Towards Food Sustainability

Project workshop on traditional food in the Guaraní viallage of Yatirenda, Bolivia
Project workshop on traditional food in the Guaraní viallage of Yatirenda, Bolivia. Photo: Johanna Jacobi, CDE


At least since Amartya Sen published Poverty and Famines in 1981, we know that food security –viewed globally – is more a question of proper distribution than of a need for ever more productivity. Nevertheless, a “productivist” understanding of food security continues to dominate in science, policy, and practice – gaining steam in the aftermath the 2008 food price crisis – even though more than enough calories for every person on earth are already being produced.

In order to better understand and address the “wicked problems” of hunger, malnutrition, and food insecurity, this project takes a food system approach in its analysis of actors, activities, and results of food system activities. In case studies in Kenya and Bolivia, we examine different food value chains (e.g. agro-industrial and agroecological, from production to consumption), the livelihoods of those who depend on them, and the consequences of various food-system related activities.

Going beyond "producing enough"

Instead of applying a narrow food security concept, we have adopted an understanding of food sustainability that includes realization of the right to food, environmental sustainability, reduction of poverty and inequality, and resilience of food systems going beyond just producing enough. In a transdisciplinary process, the project seeks to develop a tool to assess the sustainability of food systems – a tool that can also be used by non-scientists who are interested in identifying ways to make food systems more sustainable.

Concept of food sustainability

                                                    Concept of food sustainability

Case studies

An interdisciplinary team of researchers from Switzerland, Kenya, and Bolivia has begun researching various aspects of different food systems in Kenya and Bolivia. Our case studies focus on agro-industrial food systems as well as local, indigenous, and alternative food systems. Five postdoctoral researchers, nine doctoral candidates, and 21 master’s candidates are involved in corresponding “Work Packages” (WPs). WP1 examines the policy context and the right to food from a legal perspective. WP2 looks at institutions and actors from an anthropological perspective. WP3 analyses value chains, livelihoods, and food security. WP4 assesses the environmental sustainability of food systems as well as their social-ecological resilience.

Indicators of food sustainability

Together with our partners and interested organizations in Kenya and Bolivia, we defined indicators for use in assessing each of the five pillars of food sustainability. To assess the environmental performance of food systems, for example, we defined agrobiodiversity and landscape patchiness and connectivity as important indicators, in addition to resource use intensity, generation and handling of waste, emission of greenhouse gases, and more. In a workshop to define ways of assessing the right to food, we identified indicators that describe equality, non-discrimination, and empowerment of vulnerable groups, for example the proportion of land titles held by women, or levels of public investment in agro-pastoral activities.
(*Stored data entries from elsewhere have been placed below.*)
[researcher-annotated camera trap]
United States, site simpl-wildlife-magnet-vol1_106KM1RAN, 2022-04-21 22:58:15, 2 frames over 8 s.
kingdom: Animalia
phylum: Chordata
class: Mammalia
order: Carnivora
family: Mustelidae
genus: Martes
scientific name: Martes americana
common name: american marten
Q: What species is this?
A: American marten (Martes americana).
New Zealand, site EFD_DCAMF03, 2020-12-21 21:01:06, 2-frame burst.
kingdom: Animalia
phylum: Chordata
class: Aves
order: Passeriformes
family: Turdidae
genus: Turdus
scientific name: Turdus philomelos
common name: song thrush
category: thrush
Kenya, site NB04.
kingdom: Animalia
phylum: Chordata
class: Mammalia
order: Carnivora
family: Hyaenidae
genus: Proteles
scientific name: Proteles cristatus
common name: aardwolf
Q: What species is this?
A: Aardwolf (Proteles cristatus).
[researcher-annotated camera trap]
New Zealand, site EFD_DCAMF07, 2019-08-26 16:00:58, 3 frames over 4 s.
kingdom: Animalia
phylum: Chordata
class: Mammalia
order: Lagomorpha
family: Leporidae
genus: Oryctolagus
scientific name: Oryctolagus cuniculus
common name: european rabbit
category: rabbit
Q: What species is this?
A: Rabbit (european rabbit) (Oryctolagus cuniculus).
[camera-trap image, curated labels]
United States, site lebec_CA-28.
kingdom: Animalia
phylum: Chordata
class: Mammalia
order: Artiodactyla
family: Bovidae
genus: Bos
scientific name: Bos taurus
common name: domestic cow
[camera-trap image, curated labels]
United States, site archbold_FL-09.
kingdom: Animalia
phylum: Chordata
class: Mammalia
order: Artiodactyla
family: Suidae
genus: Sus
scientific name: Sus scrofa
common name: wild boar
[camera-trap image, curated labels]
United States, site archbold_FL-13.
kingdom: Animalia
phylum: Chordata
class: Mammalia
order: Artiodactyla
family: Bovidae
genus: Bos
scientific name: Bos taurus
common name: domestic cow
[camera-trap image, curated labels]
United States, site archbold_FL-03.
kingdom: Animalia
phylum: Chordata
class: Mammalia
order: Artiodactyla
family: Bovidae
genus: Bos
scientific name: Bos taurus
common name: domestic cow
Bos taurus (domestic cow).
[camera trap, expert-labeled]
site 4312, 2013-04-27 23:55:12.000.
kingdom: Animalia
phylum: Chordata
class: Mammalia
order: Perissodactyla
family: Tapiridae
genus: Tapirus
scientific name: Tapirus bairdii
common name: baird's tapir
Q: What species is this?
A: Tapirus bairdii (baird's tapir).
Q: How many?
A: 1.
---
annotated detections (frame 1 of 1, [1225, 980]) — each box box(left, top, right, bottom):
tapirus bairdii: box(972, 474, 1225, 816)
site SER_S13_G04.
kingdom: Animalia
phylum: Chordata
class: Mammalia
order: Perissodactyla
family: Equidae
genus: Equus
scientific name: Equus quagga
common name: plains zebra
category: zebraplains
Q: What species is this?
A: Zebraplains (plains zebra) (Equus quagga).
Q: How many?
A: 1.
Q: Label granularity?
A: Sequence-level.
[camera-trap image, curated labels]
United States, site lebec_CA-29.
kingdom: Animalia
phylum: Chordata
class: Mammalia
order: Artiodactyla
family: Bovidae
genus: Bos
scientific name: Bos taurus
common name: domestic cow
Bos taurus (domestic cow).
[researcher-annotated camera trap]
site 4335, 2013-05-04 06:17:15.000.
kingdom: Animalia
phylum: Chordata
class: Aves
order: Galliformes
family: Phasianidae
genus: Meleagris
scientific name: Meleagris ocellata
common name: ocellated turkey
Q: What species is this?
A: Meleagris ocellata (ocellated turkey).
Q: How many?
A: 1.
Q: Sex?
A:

The Sustainable Food Systems (SFS) Programme of the 10-Year Framework

The project is an affiliated project of the 10YFP Sustainable Food Systems Programme of the United Nations Environment Programme. The Programme on Sustainable Consumption and Production Patterns (10YFP) is a gobal multi-stakeholder partnership to accelerate the shift towards more sustainable food systems.

NEWS

Manual for Participatory Food System Sustainability Assessments and Transformation (FoodSAT) – Steps towards Food Democracy

This guide offers an introduction to multidimensional assessment of food systems, based on experiences from action research carried out by scientists and practitioners from CDE, University of Bern, Switzerland, together with their partners in food systems in Africa and South America. It describes how to conduct analyses in participatory ways, how to assess the degree to which food systems are sustainable and democratic, and how interested food system actors can engage in co-designing and implementing “transformative actions” for food sustainability and democracy. The manual includes examples and illustrations from the experiences in practice.